Aetiology, outcome, and risk factors for mortality among adults with acute pneumonia in Kenya.
Scott JA., Hall AJ., Muyodi C., Lowe B., Ross M., Chohan B., Mandaliya K., Getambu E., Gleeson F., Drobniewski F., Marsh K.
BACKGROUND: Despite a substantial disease burden, there is little descriptive epidemiology of acute pneumonia in sub-Saharan Africa. We did this study to define the aetiology of acute pneumonia, to estimate mortality at convalescence, and to analyse mortality risk-factors. METHODS: We studied 281 Kenyan adults who presented to two public hospitals (one urban and one rural) with acute radiologically confirmed pneumonia during 1994-96. We did blood and lung-aspirate cultures, mycobacterial cultures, serotype-specific pneumococcal antigen detection, and serology for viral and atypical agents. FINDINGS: Aetiology was defined in 182 (65%) patients. Streptococcus pneumoniae was the most common causative agent, being found in 129 (46%) cases; Mycobacterium tuberculosis was found in 26 (9%). Of 255 patients followed up for at least 3 weeks, 25 (10%) died at a median age of 33 years.
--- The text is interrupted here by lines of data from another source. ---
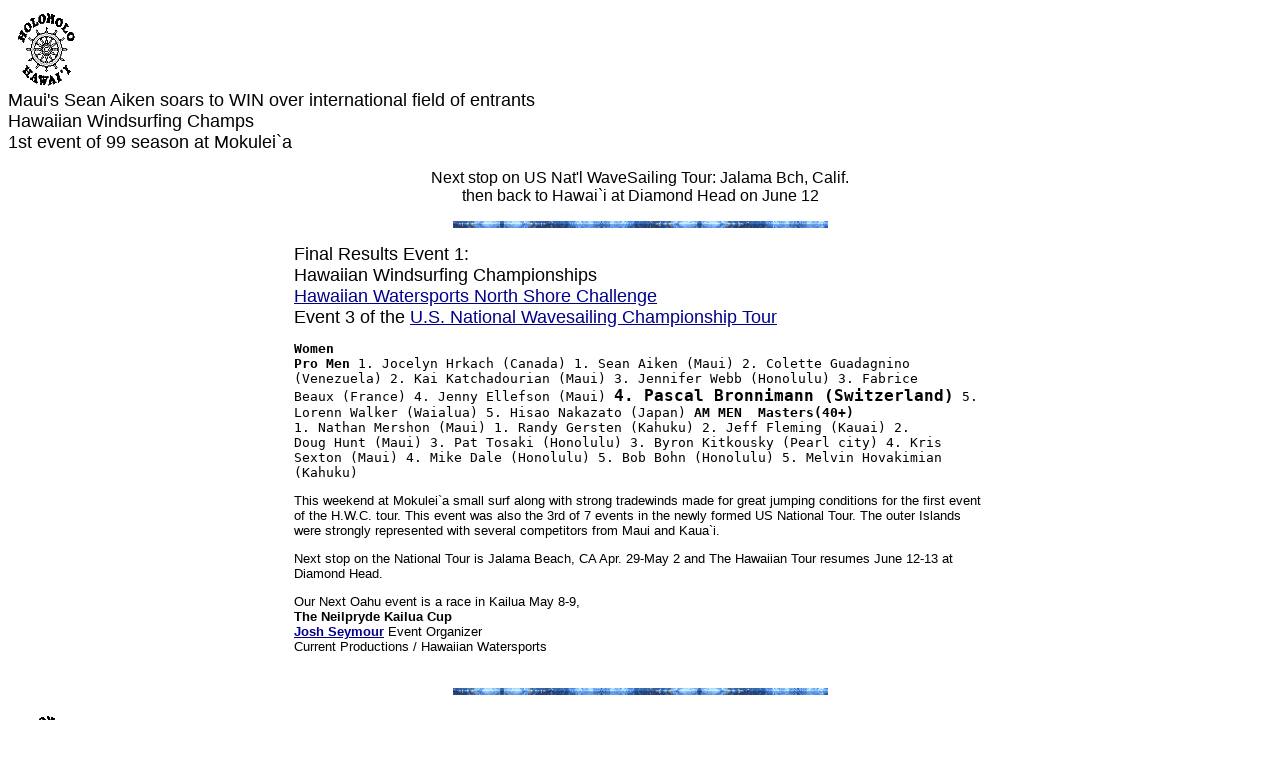

--- FILE ---
content_type: text/html
request_url: http://pascalbronnimann.com/trans/publicity16.htm
body_size: 3416
content:
<!DOCTYPE HTML PUBLIC "-//W3C//DTD HTML 4.0 Transitional//EN">
<!-- saved from url=(0048)http://holoholo.org/windnews/wind99/hwc9904.html -->
<!--04-30-99 - Page design by mutha@mutha.com--><HTML><HEAD><TITLE>Maui's Sean Aiken wins Hawaiian Windsurfing Champs 1st event of 99 season at Mokulei`a</TITLE>
<META content="text/html; charset=windows-1252" http-equiv=Content-Type>
<META content="MSHTML 5.00.2314.1000" name=GENERATOR></HEAD>
<BODY bgColor=white link=darkblue vLink=seagreen>
<IMG SRC="holologo.gif" WIDTH="73" HEIGHT="82"><BR> <FONT face=arial size=4>Maui's 
Sean Aiken soars to WIN over international field of entrants<BR>Hawaiian Windsurfing 
Champs <BR>1st event of 99 season at Mokulei`a</FONT> <P> <CENTER><FONT face=arial size=3>Next 
stop on US Nat'l WaveSailing Tour: Jalama Bch, Calif.<BR>then back to Hawai`i 
at Diamond Head on June 12</FONT></CENTER><P> <CENTER><IMG SRC="webbar.gif" WIDTH="375" HEIGHT="7"></CENTER><P> 
<CENTER> <TABLE border=0 cellPadding=0 cellSpacing=0 width=550> <TBODY> <TR> 
      <TD> <FONT face=arial size=4>Final Results Event 1:<BR>
        Hawaiian Windsurfing Championships<BR>
        <A 
      href="http://holoholo.org/cgi_bin/redirect.pl?url=http://aloha.com/~josh/schedule.htm">Hawaiian 
        Watersports North Shore Challenge</A> <BR>
        Event 3 of the <A 
      href="http://holoholo.org/cgi_bin/redirect.pl?url=http://uswindsurfing.gorge.net/events/99wave/99locales.htm">U.S. 
        National Wavesailing Championship Tour</A> </FONT>
        <PRE><B>Women </B> 
<B>Pro Men</B> 1. Jocelyn Hrkach (Canada) 1. Sean Aiken (Maui) 2. Colette Guadagnino 
(Venezuela) 2. Kai Katchadourian (Maui) 3. Jennifer Webb (Honolulu) 3. Fabrice 
Beaux (France) 4. Jenny Ellefson (Maui) <b><font size="4">4. Pascal Bronnimann (Switzerland)</font></b> 5. 
Lorenn Walker (Waialua) 5. Hisao Nakazato (Japan) <B>AM MEN</B> <B> Masters(40+)</B> 
1. Nathan Mershon (Maui) 1. Randy Gersten (Kahuku) 2. Jeff Fleming (Kauai) 2. 
Doug Hunt (Maui) 3. Pat Tosaki (Honolulu) 3. Byron Kitkousky (Pearl city) 4. Kris 
Sexton (Maui) 4. Mike Dale (Honolulu) 5. Bob Bohn (Honolulu) 5. Melvin Hovakimian 
(Kahuku) </PRE>
        <FONT face=arial size=-1>This weekend at Mokulei`a small surf along 
with strong tradewinds made for great jumping conditions for the first event of 
the H.W.C. tour. This event was also the 3rd of 7 events in the newly formed US 
National Tour. The outer Islands were strongly represented with several competitors 
from Maui and Kaua`i. <P>Next stop on the National Tour is Jalama Beach, CA Apr. 
29-May 2 and The Hawaiian Tour resumes June 12-13 at Diamond Head. <P>Our Next 
Oahu event is a race in Kailua May 8-9, <BR><B>The Neilpryde Kailua Cup</B><BR><B><A 
      href="mailto:<josh@aloha.com>?subject=looking for WaveSailing info at HoloHolo">Josh 
Seymour</A></B> Event Organizer <BR>Current Productions / Hawaiian Watersports</P></FONT> 
<TR></TR></TBODY></TABLE><BR></CENTER><P> <CENTER><IMG SRC="webbar.gif" WIDTH="375" HEIGHT="7"></CENTER><P><FONT face=arial size=4><A href="http://holoholo.org/index3.html"><IMG SRC="holologo.gif" WIDTH="73" HEIGHT="82" BORDER="0">HoloHolo 
Hawai`i Ocean Sports News</A></FONT> <P><FONT face=arial size=-2><B>Copyright 
© 1995-99 <A 
href="http://holoholo.org/index2.html">HoloHolo Internet Publishing</A>, all rights 
reserved<BR>Last Modified: Friday - 19990430.14:20 HST</B> </FONT></P>
</BODY></HTML>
In multivariate analyses, risk or protective factors for mortality were age (odds ratio 1.51 per decade [95% CI 1.04-2.19]), unemployment (4.42 [1.21-16.1]), visiting a traditional healer (5.26 [1.67-16.5]), visiting a pharmacy (0.30 [0.10-0.91]), heart rate (1.64 per 10 beats [1.24-2.16]), and herpes labialis (15.4 [2.22-107]). HIV-1 seropositivity, found in 52%, was not associated with mortality. Death or failure to recover after 3 weeks was more common in patients with pneumococci of intermediate resistance to benzylpenicillin, which comprised 28% of pneumococcal isolates, than in those infected with susceptible pneumococci (5.60 [1.33-23.6]). INTERPRETATION: We suggest that tuberculosis is a sufficiently common cause of acute pneumonia in Kenyan adults to justify routine sputum culture, and that treatment with benzylpenicillin remains appropriate for clinical failure due to M. tuberculosis, intermediate-resistant pneumococci, and other bacterial pathogens. However, interventions restricted to hospital management will fail to decrease mortality associated with socioeconomic, educational, and behavioural factors.